=== Directions ===
Which lines of the entries below run from the one holding "common name: plains zebra" to the one holding "common name: tomtit", inclusive? Set down exactly those lines and no others.

(Beginning of Records provided)

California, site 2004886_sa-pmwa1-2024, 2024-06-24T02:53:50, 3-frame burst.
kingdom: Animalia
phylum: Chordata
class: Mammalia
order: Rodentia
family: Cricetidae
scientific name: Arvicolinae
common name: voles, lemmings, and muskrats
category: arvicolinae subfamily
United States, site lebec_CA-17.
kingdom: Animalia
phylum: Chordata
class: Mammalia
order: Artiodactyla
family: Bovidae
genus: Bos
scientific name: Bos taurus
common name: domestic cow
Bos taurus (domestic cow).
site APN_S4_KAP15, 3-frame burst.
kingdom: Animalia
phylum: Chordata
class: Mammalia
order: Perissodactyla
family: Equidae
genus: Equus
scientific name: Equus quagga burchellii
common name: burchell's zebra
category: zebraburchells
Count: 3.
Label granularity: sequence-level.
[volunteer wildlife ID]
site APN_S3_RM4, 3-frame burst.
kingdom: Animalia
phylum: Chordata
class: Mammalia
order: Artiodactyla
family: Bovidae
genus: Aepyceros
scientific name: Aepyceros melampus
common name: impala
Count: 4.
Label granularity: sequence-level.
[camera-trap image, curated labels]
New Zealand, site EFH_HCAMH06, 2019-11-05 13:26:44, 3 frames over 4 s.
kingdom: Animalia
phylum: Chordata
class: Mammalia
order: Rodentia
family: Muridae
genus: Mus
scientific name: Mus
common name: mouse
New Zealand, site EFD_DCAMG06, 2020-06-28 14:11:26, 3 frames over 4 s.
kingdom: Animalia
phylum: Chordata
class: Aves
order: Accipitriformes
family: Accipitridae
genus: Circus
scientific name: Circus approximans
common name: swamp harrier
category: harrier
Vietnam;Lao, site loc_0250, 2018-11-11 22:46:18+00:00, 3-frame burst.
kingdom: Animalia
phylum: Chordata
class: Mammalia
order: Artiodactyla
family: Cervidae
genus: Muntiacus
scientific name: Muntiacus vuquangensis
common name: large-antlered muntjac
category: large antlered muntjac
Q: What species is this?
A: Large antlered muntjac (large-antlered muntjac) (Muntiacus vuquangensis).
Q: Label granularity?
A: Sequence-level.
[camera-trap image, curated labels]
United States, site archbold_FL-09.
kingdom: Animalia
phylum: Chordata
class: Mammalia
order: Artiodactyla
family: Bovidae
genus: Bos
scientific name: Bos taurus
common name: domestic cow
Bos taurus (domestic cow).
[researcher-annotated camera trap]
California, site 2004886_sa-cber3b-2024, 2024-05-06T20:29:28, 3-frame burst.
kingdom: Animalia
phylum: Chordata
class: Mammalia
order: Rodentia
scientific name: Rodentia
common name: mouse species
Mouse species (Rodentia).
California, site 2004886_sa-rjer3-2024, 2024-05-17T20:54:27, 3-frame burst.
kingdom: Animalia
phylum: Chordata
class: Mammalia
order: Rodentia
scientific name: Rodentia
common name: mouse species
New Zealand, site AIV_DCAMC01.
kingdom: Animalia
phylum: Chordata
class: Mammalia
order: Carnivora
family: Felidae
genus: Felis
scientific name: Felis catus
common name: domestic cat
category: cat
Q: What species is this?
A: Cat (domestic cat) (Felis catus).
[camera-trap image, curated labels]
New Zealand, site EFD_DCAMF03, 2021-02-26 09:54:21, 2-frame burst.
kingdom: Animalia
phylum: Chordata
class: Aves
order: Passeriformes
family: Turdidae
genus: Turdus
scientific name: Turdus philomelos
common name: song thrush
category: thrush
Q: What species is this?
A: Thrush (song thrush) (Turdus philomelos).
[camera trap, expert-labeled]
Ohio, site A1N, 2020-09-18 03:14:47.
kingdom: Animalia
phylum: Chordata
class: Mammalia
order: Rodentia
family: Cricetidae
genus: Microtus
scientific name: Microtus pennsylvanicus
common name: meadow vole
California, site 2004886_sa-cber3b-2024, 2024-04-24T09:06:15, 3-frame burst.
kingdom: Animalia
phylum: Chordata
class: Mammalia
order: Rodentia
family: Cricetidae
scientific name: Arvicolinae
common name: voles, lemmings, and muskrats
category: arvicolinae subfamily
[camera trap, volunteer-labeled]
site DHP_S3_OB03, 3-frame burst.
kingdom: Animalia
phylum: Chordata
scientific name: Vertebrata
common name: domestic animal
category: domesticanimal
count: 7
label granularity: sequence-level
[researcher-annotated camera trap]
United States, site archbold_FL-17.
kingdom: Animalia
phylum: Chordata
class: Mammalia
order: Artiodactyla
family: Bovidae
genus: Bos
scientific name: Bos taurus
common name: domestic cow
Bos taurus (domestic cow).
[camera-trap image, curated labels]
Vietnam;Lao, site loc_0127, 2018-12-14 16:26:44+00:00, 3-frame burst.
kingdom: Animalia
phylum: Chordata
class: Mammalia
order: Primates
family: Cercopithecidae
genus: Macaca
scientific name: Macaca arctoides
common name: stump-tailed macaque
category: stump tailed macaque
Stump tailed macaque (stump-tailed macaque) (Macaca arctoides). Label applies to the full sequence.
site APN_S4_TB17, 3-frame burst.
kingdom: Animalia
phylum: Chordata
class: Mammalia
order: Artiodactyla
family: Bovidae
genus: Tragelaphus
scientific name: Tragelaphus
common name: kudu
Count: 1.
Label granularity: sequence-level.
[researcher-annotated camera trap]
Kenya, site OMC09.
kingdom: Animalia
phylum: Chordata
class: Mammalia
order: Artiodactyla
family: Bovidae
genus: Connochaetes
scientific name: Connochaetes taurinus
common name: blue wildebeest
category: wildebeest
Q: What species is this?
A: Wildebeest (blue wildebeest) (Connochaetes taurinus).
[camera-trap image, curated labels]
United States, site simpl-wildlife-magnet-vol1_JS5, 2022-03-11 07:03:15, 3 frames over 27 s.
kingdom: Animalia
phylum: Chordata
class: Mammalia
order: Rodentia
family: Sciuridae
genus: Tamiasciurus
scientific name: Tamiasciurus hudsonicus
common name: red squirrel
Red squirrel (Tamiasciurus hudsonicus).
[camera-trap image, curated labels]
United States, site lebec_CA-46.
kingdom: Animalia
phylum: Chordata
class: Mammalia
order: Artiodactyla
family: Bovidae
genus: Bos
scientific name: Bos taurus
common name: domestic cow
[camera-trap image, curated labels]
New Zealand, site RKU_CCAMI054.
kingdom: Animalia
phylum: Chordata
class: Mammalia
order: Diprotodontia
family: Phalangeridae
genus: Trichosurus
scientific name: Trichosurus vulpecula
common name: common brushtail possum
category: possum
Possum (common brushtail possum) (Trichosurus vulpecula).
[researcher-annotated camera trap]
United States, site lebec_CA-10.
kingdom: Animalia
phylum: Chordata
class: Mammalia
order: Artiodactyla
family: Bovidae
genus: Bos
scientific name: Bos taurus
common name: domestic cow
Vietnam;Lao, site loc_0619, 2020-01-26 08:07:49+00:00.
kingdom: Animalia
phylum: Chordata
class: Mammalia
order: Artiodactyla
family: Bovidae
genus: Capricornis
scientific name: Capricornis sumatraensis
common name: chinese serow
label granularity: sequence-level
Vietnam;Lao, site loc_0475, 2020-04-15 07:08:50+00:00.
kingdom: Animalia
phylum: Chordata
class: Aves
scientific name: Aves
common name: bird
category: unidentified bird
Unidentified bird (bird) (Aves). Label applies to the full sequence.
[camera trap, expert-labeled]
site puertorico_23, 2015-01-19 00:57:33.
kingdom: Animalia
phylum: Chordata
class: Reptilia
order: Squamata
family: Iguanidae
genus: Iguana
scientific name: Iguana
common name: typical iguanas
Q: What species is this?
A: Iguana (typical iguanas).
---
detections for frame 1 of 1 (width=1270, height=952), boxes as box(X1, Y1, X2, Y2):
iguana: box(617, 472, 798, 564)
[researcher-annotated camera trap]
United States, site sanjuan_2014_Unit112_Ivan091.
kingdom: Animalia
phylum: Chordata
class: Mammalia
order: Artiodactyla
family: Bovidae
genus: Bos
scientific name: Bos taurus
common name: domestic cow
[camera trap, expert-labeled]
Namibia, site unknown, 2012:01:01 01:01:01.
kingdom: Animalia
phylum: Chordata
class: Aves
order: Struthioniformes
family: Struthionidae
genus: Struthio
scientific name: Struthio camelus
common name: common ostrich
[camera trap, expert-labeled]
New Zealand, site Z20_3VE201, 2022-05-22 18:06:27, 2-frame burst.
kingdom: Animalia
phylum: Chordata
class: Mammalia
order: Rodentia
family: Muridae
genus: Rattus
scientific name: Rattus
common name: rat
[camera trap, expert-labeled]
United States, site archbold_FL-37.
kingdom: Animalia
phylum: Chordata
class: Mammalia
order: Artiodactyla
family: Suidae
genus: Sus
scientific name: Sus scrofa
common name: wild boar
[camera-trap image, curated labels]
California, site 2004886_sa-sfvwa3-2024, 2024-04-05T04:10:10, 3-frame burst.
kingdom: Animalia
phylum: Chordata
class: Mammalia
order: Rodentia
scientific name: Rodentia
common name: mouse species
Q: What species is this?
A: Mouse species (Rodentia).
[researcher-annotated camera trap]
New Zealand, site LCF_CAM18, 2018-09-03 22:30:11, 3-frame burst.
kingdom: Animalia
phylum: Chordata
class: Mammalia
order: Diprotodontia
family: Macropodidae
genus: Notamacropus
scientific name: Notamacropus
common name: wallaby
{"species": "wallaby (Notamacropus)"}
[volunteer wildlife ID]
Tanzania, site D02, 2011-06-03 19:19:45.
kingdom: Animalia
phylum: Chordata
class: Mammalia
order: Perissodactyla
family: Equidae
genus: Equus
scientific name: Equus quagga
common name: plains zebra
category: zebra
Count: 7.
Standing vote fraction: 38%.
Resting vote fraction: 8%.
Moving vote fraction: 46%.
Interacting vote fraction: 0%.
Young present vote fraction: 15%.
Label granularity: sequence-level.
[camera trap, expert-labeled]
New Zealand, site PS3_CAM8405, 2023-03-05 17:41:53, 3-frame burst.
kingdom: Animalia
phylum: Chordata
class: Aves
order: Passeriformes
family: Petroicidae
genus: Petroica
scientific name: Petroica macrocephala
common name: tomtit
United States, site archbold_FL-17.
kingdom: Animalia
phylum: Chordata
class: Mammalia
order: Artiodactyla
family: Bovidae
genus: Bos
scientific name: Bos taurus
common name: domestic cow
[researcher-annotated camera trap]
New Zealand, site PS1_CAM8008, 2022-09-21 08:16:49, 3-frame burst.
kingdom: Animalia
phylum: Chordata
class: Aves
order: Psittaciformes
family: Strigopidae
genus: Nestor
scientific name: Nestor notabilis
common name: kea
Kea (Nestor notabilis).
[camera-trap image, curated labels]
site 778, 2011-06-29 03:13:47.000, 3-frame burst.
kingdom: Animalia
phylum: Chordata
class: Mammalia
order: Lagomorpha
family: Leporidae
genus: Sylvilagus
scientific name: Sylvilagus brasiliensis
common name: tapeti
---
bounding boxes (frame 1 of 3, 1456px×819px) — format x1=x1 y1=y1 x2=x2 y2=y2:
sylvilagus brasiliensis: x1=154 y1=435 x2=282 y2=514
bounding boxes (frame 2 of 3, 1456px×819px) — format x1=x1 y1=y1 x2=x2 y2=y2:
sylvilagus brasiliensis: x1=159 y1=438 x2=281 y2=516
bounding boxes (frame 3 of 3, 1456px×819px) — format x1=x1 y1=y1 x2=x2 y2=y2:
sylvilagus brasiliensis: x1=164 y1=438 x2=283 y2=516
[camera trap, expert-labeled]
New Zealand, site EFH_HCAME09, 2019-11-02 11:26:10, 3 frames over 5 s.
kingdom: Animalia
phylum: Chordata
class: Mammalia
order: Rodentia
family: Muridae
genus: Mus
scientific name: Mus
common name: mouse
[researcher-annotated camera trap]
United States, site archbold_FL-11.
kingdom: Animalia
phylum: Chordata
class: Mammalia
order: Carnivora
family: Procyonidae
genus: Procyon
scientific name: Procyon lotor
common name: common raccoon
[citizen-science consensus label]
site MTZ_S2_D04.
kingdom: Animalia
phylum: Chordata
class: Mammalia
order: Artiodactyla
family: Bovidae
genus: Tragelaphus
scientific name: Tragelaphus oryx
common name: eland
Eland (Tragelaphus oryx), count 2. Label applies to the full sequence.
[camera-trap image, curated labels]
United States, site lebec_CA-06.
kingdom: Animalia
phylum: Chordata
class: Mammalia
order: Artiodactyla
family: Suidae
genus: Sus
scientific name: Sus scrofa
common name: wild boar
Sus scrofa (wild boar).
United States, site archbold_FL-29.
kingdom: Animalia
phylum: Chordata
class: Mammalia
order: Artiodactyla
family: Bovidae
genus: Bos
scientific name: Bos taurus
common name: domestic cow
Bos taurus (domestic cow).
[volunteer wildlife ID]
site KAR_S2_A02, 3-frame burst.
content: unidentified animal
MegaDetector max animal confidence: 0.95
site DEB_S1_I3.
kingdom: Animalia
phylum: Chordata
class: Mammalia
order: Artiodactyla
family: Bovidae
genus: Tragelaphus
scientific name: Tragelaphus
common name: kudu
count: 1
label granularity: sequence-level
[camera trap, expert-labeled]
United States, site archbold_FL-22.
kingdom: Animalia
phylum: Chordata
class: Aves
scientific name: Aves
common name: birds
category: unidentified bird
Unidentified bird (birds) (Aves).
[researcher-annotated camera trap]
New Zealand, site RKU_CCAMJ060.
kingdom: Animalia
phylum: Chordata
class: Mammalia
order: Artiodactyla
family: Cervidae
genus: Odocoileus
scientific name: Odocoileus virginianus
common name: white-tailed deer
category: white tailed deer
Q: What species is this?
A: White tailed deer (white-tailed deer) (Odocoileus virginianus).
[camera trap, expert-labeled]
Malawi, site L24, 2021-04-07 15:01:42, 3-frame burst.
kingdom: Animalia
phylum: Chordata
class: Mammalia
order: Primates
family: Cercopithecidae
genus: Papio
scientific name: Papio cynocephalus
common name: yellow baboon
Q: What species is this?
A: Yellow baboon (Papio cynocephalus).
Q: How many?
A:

(End of Records provided)

=== Written reply ===
common name: plains zebra
category: zebra
Count: 7.
Standing vote fraction: 38%.
Resting vote fraction: 8%.
Moving vote fraction: 46%.
Interacting vote fraction: 0%.
Young present vote fraction: 15%.
Label granularity: sequence-level.
[camera trap, expert-labeled]
New Zealand, site PS3_CAM8405, 2023-03-05 17:41:53, 3-frame burst.
kingdom: Animalia
phylum: Chordata
class: Aves
order: Passeriformes
family: Petroicidae
genus: Petroica
scientific name: Petroica macrocephala
common name: tomtit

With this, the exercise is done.